The revised estimates — up a good 10% over the budget estimates — would require the six public offerings of PSU stocks to yield about Rs 13,165 crore. This is assuming that no strategic sale of government holding in any PSU would be completed in what remains of this fiscal, an assumption that seems quite reasonable. The government has so far earned Rs 1,335 crore from sale of holdings in Maruti Udyog Ltd, Hindustan Zinc Ltd and Jessop and Co.
The target for the next fiscal year has been set at Rs 16,000 crore, 10% more than the revised estimate for the current year.An interesting feature of disinvestment is that most of the proceeds this year are coming in from public offerings, rather than through the government’s preferred route of strategic sales. If the shares are offered at today’s closing prices (see table), the yield would be about Rs 13,600 crore.
If, on the other hand, the lowest price of the last 52 weeks of the six scrips is taken as the most conservative price, sale of holdings in the six companies would yield only Rs 6,400 crore.
The actual earnings may be somewhere in between these two extreme estimates, unless of course, the plan is to offload most of these shares to institutional investors, particularly FIIs.

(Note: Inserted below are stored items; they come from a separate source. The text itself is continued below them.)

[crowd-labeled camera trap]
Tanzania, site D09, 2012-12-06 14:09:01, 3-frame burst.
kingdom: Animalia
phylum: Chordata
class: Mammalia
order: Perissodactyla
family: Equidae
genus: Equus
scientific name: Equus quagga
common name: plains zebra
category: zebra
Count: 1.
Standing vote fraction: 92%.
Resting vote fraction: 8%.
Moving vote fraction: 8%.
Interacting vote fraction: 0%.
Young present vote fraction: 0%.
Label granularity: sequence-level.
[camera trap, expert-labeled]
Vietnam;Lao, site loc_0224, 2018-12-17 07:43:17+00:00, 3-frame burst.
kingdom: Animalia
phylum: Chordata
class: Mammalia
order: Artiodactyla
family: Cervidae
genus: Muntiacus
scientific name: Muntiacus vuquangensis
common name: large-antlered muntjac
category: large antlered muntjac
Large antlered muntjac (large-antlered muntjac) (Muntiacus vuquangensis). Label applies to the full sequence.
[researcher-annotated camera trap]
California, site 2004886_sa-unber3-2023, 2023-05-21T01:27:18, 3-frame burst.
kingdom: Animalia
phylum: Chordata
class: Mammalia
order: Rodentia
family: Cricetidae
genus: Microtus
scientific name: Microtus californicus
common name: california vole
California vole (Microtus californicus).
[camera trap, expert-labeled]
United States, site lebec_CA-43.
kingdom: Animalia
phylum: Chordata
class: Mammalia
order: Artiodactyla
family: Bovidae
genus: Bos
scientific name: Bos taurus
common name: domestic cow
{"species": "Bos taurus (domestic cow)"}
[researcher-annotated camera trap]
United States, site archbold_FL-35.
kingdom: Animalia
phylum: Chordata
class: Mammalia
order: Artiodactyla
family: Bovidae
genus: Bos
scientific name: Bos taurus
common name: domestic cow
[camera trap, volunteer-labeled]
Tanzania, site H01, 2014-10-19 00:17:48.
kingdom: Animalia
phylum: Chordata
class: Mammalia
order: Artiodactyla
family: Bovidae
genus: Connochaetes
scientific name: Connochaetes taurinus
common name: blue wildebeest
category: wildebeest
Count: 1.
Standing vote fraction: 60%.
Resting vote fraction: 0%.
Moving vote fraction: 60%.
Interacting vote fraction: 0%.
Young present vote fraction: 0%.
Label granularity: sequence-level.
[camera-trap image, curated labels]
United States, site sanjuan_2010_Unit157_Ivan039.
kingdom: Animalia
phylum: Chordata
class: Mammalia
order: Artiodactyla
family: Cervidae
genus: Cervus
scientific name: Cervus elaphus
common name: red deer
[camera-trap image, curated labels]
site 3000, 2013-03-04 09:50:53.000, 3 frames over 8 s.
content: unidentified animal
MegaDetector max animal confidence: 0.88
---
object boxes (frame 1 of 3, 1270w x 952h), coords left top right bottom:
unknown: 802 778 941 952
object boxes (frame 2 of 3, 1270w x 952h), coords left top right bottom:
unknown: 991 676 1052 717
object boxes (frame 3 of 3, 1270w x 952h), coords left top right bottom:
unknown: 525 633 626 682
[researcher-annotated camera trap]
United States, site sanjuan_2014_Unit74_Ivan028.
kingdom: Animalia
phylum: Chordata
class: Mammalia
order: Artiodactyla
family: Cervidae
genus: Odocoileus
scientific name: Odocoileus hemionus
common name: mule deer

In case that is the strategy to be adopted, the pricing of the offers could be high. But that would be contrary to the stated objective of finance minister Jaswant Singh, which is topromote the equity culture among the citizens of the country.
The government has lined up six public offerings — IPCL, CMC, IBP, Dredging Corporation, ONGC and GAIL. The six issues would open for subscription in a sequence finalised by the government starting February 16.
If the collections from disinvestment of government holdings reach and even exceeds it, the NDA government would have created a record of sorts. The disinvestment target has been exceed only thrice since the governments of the day resorted to selling stakes in PSUs to raise resources to lower the fiscal deficit.
The first time the target was exceed was in 1991-92, when the sale of shares realised Rs 3,038 crore against a target of Rs 2,500 crore. The second occasion was in 1994-95, when the realisation was Rs 4,843 crore against the target of Rs 4,000 crore and finally in 1998-99, when against a target of Rs 5,000 crore, the government made Rs 5,371 crore. In most other years, as the panel on top of this page shows, targets have proved elusive.